C’est dans ces conditions que le Tribunal de grande instance de Bucarest a, par ordonnance du 14 novembre 2018, déféré les deux questions préjudicielles suivantes :

  • –  Au sens de l’article 2, sous h), de la [directive 95/46], quelles sont les conditions qui doivent être remplies pour que l’on puisse considérer qu’une manifestation de volonté est spécifique et informée ?
  • –  Au sens de l’article 2, sous h), de la [directive 95/46], quelles sont les conditions qui doivent être remplies pour que l’on puisse considérer qu’une manifestation de volonté est librement exprimée ?

Pour répondre à ces questions, la CJUE doit prendre en compte le Règlement Général sur la Protection des Données personnelles (RGPD).

Dans ces conclusions, l’avocat général a d’abord reformulé les questions posées, celles-ci étant trop larges.
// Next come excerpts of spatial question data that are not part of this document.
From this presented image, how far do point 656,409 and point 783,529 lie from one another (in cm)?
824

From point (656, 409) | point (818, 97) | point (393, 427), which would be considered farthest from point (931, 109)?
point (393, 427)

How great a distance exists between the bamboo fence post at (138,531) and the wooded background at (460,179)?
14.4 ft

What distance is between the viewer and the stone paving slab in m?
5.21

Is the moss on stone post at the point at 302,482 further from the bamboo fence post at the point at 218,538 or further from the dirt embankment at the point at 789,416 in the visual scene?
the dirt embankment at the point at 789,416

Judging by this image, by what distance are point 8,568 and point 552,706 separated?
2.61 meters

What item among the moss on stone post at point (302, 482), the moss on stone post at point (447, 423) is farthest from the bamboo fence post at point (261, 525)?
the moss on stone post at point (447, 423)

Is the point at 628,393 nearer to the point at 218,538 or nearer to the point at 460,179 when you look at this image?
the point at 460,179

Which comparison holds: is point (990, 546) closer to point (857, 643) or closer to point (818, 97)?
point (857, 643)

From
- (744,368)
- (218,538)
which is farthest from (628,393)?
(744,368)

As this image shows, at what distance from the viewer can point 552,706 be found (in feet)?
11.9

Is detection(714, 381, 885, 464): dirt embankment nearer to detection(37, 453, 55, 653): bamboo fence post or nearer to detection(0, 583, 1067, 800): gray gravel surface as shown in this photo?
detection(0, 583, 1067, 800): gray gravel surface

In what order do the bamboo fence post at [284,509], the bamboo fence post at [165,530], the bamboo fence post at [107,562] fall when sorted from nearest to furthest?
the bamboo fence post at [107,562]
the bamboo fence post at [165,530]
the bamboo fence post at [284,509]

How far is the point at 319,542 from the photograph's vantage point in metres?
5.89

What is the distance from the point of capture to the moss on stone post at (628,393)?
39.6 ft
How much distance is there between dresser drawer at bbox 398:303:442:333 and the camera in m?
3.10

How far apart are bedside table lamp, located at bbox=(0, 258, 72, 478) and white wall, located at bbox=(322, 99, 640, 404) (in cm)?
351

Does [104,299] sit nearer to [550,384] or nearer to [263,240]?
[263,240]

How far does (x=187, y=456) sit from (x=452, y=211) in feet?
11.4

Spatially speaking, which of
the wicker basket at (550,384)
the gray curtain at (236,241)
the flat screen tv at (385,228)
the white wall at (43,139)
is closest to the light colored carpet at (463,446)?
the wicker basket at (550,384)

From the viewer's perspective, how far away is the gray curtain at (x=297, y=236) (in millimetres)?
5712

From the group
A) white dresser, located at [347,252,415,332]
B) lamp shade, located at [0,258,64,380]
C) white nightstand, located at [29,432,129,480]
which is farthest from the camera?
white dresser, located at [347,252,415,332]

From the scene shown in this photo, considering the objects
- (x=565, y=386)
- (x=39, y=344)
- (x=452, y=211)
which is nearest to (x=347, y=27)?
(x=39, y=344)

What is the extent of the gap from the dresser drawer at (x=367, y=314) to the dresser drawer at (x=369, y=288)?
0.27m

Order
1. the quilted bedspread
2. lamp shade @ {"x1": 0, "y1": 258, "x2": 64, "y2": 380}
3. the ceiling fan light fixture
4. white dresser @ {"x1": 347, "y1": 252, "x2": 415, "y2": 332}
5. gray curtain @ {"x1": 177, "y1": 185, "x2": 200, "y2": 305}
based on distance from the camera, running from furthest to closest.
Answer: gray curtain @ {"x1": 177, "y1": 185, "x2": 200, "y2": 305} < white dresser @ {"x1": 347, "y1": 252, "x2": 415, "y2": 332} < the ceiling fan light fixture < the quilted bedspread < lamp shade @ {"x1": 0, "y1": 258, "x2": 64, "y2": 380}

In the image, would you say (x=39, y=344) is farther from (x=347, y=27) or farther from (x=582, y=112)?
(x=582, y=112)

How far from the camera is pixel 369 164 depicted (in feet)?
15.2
Ainsi, la juridiction roumaine cherche à savoir si la personne concernée qui entend nouer une relation contractuelle relative à la fourniture de services de télécommunications avec une entreprise donne à celle‑ci son consentement « spécifique et informé » et « librement exprimé » dès lors qu’elle doit indiquer, par écrit, dans un contrat par ailleurs standardisé, qu’elle refuse de consentir à la collecte et à la conservation de la copie de ses documents d’identité.

Ensuite l’avocat général rappelle que le consentement sous la forme d’une case cochée par défaut ne saurait impliquer un consentement actif de la part de la personne concernée et que la charge de la preuve du consentement de la personne concernée au traitement des données à caractère personnel incombe au responsable du traitement.

L’avocat général fini par conclure que les clients d’Orange România ne donnent pas leur consentement libre, spécifique et informé dans les circonstances décrites par la juridiction de renvoi car, en cas de refus de conservation d’une copie de ses documents d’identité, le client est placé dans une situation dans laquelle il s’écarte manifestement d’une procédure normale de conclusion du contrat et peut avoir le sentiment que son refus n’est pas conforme aux procédures habituelles. De plus, le consentement n’est pas éclairé car il n’est pas clairement indiqué au client que son refus à la collecte et à la conservation de la copie de sa carte d’identité ne rend pas impossible la conclusion du contrat.

Ainsi, la personne concernée qui entend entrer dans une relation contractuelle portant sur la fourniture de services de télécommunications avec une entreprise ne donne pas à celle‑ci son « consentement », c’est‑à‑dire qu’elle ne manifeste pas sa volonté « spécifique et informée » et « librement exprimée » au sens de la directive 95/46 et du RGPD dès lors qu’elle doit indiquer, par écrit, dans un contrat par ailleurs standardisé, qu’elle refuse de consentir à la collecte et à la conservation des copies de ses documents d’identité.